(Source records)
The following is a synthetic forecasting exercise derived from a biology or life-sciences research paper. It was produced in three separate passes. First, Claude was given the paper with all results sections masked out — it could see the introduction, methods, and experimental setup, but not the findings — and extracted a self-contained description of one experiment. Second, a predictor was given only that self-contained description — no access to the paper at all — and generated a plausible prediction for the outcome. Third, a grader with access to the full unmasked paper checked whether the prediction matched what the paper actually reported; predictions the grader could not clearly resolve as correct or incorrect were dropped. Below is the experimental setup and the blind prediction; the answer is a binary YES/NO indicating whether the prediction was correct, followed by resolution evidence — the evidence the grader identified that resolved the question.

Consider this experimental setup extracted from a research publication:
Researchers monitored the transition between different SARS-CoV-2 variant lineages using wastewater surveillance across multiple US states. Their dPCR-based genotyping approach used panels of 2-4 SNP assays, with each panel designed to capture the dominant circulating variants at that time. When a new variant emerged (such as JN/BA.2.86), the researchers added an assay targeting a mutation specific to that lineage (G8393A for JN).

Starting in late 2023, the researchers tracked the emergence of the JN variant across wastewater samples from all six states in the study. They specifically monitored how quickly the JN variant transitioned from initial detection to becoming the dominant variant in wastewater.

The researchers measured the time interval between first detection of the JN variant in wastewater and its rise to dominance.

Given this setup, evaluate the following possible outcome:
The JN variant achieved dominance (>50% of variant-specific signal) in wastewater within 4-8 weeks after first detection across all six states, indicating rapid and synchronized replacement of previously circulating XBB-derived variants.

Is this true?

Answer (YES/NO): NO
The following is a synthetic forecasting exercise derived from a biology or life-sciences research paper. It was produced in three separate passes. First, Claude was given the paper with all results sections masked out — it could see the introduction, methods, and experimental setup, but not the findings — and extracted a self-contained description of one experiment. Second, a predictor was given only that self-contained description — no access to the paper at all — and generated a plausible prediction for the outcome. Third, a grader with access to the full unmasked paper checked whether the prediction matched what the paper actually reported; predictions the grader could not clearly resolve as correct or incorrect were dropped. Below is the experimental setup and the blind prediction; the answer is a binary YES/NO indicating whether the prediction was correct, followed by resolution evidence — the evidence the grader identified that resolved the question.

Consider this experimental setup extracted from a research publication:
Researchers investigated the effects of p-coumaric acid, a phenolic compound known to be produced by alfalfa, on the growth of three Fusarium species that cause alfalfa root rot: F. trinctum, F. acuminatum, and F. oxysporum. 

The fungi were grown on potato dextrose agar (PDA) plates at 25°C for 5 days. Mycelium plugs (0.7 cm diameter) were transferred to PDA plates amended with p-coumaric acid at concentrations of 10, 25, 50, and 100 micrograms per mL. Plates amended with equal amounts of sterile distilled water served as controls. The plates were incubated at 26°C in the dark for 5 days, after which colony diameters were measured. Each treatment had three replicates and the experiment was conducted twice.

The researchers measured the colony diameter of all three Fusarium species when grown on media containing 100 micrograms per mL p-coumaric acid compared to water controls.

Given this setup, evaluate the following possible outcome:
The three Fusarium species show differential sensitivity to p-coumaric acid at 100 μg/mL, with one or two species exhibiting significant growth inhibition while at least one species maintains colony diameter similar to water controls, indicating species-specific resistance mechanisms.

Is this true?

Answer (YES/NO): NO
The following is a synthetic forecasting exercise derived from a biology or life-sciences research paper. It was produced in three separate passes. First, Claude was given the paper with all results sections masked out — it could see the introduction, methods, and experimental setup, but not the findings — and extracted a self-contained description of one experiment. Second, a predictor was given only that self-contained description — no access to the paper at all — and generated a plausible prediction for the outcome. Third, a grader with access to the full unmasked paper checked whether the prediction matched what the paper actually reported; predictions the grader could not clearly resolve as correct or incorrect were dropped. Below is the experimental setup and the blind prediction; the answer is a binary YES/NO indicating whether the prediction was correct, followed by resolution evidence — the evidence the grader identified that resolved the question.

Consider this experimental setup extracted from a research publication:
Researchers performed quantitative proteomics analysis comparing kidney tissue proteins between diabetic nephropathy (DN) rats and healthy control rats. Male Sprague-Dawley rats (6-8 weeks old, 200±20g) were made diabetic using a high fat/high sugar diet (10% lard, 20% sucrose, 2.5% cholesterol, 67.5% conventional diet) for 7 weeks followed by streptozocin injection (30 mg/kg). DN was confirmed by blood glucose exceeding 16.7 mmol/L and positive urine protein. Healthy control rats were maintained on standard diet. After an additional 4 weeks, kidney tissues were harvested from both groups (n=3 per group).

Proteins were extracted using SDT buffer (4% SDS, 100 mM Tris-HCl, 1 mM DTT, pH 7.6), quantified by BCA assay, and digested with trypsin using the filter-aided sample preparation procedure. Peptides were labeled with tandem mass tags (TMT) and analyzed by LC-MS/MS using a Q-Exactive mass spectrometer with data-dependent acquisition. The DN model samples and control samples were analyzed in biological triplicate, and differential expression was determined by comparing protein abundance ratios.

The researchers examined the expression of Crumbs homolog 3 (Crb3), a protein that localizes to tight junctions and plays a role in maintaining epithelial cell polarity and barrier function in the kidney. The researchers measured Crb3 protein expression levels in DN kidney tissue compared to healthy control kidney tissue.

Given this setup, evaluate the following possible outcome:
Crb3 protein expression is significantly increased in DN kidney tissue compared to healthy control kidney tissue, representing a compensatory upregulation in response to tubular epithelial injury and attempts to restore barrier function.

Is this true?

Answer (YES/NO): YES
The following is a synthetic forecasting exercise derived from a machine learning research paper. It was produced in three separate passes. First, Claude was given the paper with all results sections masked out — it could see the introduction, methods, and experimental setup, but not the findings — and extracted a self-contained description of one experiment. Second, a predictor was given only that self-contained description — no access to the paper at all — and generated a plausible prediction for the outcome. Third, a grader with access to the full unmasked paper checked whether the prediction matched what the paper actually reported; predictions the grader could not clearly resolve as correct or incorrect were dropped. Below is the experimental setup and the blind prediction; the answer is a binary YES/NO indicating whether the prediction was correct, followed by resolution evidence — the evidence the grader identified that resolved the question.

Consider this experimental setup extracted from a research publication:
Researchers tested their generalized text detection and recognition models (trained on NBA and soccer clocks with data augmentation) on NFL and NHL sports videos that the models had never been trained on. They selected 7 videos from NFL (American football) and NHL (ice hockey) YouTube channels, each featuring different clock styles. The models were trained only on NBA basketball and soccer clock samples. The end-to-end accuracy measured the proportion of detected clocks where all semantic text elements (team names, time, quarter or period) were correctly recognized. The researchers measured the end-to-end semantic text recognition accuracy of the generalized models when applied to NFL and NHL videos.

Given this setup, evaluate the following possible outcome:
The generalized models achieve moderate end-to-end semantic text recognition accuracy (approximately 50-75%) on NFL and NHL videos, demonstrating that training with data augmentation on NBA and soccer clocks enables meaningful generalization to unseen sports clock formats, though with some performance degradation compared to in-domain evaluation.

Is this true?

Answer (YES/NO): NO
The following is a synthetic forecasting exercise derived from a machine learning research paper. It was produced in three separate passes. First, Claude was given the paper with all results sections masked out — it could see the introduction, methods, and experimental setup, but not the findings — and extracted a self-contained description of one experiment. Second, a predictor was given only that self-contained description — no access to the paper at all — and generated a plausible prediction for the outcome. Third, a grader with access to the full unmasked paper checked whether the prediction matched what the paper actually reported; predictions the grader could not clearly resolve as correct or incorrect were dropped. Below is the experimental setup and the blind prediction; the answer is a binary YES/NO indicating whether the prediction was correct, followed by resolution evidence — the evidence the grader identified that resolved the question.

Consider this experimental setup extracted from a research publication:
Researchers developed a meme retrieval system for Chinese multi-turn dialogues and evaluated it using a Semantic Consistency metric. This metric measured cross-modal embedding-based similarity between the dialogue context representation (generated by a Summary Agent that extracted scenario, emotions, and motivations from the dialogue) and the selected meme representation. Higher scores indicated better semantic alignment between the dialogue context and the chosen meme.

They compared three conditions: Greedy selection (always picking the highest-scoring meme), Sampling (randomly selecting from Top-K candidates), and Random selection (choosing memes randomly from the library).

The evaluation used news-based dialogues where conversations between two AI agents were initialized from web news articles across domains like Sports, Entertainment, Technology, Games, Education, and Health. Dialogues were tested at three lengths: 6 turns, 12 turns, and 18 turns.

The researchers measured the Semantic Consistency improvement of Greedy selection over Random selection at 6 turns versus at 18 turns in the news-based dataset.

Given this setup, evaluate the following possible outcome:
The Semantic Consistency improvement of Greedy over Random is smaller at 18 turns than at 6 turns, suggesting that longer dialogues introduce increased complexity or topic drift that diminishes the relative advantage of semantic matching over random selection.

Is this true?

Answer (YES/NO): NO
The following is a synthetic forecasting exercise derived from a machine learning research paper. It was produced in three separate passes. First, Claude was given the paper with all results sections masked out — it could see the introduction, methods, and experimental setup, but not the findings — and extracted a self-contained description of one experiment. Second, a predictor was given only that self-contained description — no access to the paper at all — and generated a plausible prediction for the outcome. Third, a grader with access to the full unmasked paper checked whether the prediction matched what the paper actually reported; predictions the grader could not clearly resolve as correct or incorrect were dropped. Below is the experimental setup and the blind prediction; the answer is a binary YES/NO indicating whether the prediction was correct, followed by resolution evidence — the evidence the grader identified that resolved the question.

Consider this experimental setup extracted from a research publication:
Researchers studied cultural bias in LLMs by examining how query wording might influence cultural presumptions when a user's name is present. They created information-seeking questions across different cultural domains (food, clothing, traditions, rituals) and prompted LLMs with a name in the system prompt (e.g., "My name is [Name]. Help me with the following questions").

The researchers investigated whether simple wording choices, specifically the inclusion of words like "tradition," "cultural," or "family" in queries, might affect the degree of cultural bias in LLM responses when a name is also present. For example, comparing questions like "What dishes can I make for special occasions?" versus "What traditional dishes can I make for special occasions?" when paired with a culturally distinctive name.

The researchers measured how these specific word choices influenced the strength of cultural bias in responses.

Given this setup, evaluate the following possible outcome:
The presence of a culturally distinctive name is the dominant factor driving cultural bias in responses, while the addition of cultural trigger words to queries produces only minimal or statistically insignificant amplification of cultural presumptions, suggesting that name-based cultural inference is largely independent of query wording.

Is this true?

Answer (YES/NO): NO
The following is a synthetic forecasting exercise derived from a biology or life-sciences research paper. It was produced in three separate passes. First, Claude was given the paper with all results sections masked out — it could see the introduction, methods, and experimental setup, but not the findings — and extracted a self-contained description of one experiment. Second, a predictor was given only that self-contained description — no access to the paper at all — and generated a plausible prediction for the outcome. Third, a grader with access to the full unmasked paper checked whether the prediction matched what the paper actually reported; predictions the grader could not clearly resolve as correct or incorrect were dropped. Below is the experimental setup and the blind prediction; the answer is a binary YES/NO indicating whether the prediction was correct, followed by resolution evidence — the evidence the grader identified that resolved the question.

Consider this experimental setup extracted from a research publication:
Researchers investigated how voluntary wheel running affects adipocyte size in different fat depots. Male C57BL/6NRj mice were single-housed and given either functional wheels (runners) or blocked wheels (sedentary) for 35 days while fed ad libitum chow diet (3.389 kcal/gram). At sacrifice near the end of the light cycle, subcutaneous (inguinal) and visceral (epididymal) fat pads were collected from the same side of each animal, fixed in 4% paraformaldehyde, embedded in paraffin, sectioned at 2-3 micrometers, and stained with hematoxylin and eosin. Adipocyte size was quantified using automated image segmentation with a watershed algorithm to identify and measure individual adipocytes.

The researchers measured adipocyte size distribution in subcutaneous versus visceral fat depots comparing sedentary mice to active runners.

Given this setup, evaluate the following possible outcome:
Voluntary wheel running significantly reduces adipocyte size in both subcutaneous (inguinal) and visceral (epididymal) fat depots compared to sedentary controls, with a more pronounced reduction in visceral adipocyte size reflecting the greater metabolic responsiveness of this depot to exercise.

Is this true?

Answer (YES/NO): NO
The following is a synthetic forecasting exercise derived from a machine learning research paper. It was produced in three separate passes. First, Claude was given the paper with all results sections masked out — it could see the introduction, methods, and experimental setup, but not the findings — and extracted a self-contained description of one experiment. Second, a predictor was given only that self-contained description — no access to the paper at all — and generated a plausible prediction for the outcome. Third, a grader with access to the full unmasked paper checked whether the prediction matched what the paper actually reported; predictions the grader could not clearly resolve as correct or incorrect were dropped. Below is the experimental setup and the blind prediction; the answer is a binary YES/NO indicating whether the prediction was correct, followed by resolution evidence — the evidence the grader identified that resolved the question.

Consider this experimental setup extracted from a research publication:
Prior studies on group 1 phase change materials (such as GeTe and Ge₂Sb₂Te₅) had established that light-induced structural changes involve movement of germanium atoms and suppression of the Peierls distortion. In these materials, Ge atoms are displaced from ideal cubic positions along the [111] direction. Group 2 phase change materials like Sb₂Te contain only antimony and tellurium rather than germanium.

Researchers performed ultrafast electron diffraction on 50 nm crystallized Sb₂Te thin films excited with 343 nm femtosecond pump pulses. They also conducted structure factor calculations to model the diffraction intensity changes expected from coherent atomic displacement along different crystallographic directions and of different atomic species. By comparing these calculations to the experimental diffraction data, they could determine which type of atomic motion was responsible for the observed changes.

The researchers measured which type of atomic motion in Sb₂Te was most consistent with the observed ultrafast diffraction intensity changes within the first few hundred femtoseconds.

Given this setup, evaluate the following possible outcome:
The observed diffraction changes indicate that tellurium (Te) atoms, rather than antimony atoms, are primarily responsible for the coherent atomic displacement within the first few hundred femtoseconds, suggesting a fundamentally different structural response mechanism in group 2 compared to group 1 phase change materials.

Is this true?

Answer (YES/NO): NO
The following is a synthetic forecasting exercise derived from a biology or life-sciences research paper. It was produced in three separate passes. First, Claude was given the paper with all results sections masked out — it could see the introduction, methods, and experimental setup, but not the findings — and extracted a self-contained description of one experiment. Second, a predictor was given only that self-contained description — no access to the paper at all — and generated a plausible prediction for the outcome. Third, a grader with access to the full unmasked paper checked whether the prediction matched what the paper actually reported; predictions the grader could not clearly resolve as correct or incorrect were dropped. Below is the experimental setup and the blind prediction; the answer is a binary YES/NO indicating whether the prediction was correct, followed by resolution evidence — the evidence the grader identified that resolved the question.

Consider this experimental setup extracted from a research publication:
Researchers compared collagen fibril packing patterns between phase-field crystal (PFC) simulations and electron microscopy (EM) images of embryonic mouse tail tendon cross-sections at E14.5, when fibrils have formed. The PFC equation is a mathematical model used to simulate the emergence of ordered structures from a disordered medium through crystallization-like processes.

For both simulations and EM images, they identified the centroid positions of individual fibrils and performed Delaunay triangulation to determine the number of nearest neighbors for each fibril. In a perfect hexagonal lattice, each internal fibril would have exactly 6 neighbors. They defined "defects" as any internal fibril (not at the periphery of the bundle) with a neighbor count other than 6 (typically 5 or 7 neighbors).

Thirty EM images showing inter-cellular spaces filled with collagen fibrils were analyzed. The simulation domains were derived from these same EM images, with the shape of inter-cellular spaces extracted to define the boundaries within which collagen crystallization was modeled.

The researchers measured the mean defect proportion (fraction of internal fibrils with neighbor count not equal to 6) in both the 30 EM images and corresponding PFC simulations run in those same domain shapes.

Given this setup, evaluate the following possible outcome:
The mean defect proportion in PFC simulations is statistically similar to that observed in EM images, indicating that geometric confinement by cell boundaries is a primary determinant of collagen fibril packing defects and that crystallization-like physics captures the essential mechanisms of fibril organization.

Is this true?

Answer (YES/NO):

• **WHAT YOU HAVE TO DO**: Which lines of the records above contain the word "also"? Report each one in full.

• **ANSWER**:
The researchers investigated whether simple wording choices, specifically the inclusion of words like "tradition," "cultural," or "family" in queries, might affect the degree of cultural bias in LLM responses when a name is also present. For example, comparing questions like "What dishes can I make for special occasions?" versus "What traditional dishes can I make for special occasions?" when paired with a culturally distinctive name.
Researchers performed ultrafast electron diffraction on 50 nm crystallized Sb₂Te thin films excited with 343 nm femtosecond pump pulses. They also conducted structure factor calculations to model the diffraction intensity changes expected from coherent atomic displacement along different crystallographic directions and of different atomic species. By comparing these calculations to the experimental diffraction data, they could determine which type of atomic motion was responsible for the observed changes.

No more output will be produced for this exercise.